Bizim toplumda kral çıplak demek yoktur. Rahmetli Muhsin Yazıcıoğlu'nun dediği gibi dürüstlüğün bedeli vardır ve ödetirler. Bu bedel, bazen mahrumiyetlerdir, bazen de daha ötesi.
Atalarımız doğruyu söyleyeni dokuz köyden kovarlar sözü dürüstlüğün bedeline işaret etmektedir.
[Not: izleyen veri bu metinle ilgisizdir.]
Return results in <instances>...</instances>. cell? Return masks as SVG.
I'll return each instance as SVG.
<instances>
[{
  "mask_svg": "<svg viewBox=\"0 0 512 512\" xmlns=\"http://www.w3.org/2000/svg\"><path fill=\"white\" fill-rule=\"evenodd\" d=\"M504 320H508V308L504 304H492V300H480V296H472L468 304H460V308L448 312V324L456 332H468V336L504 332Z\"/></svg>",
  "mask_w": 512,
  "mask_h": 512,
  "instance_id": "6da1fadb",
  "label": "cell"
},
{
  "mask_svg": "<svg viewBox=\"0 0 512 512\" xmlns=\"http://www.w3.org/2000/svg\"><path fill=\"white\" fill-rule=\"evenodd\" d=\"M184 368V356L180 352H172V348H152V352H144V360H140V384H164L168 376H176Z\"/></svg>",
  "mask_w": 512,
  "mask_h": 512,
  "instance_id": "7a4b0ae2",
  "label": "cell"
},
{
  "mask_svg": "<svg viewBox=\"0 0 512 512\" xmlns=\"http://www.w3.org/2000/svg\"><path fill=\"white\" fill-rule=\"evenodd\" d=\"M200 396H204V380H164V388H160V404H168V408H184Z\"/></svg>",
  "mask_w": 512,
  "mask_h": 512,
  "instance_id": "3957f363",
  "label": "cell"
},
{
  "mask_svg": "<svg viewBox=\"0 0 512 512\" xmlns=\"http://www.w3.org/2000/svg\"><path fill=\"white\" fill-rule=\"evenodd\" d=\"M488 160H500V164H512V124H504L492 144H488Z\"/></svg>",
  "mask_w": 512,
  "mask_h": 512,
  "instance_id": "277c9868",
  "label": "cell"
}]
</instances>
Prof. Dr. Arman Kırım "Mor İneğin Akıllısı" kitabında diyor ki:Ben ne zaman konferanslarımda belli tehlikelere işaret etsem, moral bozmak ile itham edilmişimdir. Bu deneyimlerim sonunda şunu öğrendim: eğer bu ülkede insanları etkileyen bir konuşmacı olmak istiyorsanız, zinhar gerçeklere değinmeyeceksiniz; sadece ve sadece onların duymak istedikleri güzel şeyleri söyleyeceksiniz, stratejilerini doğrulayacaksınız, ne kadar akıllı işler yapmakta olduklarını onaylayacaksınız.
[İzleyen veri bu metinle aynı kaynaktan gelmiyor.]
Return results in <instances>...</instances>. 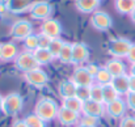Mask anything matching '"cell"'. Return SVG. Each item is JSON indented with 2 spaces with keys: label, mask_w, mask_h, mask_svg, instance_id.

Bir insan ya dürüsttür ya da değildir. İkisi birden olamaz.
Türkiye’nin bir numaralı problemi ahlak. İkinci sorunu vasatlık diyor Prof. Dr. Emre Alkin
Allah emrediyor:
"Allah size, mutlaka emanetleri [işleri] ehli olanlara vermenizi ve insanlar arasında hükmettiğiniz zaman adaletle davranmanızı emreder." [Nisa 58],
"Namuslu bir hikayen varsa, seni kimse satın alamaz." diyor eski başbakanlardan ve gazeteci Bülent Ecevit.
Bu dünyada doğruyu söylemekten daha zor, dalkavukluk yapmaktan daha kolay bir şey yoktur sözü de Dostoyevski ye ait.
Bu söz ahlaksızlığın neden yaygın olduğunu anlatıyor; çünkü kolay.
Lût kavminin Hz. Lût’a söylediği şu sözü Kur'an haber veriyor: “Çıkarın şunları kentinizden/yurdunuzdan. Bunlar temizlik ve dürüstlükte aşırı derecede titizlik gösteren insanlar.” (A’raf, 82; Neml, 56)
Demek ki kirliler temizleri istemezler ve ne hikmetse bazı toplumlarda kirliler güçlü
Yaşar Nuri Öztürk Enbiya suresinde:
“Lut’a da hükmetme gücü/yargılama yetisi ve ilim verdik. Onu, pislikler üretip duran bir kentten/bir ülkeden kurtardık. O kentte/ülkede yaşayanlar yoldan çıkmışlardan oluşan bir kötülük toplumuydu.” (Enbiya, 74)
Hz. Lût’un belirgin niteliği anlatılırken şöyle deniyor diyor:
İnsanoğlu, bazı zamanlarda ve zeminlerde, temizlik ve dürüstlüğüyle seçkinleşen kadrolardan rahatsız olabiliyor, onlara düşman kesilebiliyor, onları sırf bu nitelikleri yüzünden yerlerinden yurtlarından sürüp çıkarabiliyor.
Firavun'a karşı çıkmak yetmez, Musa'nın yanında olmak gerekir.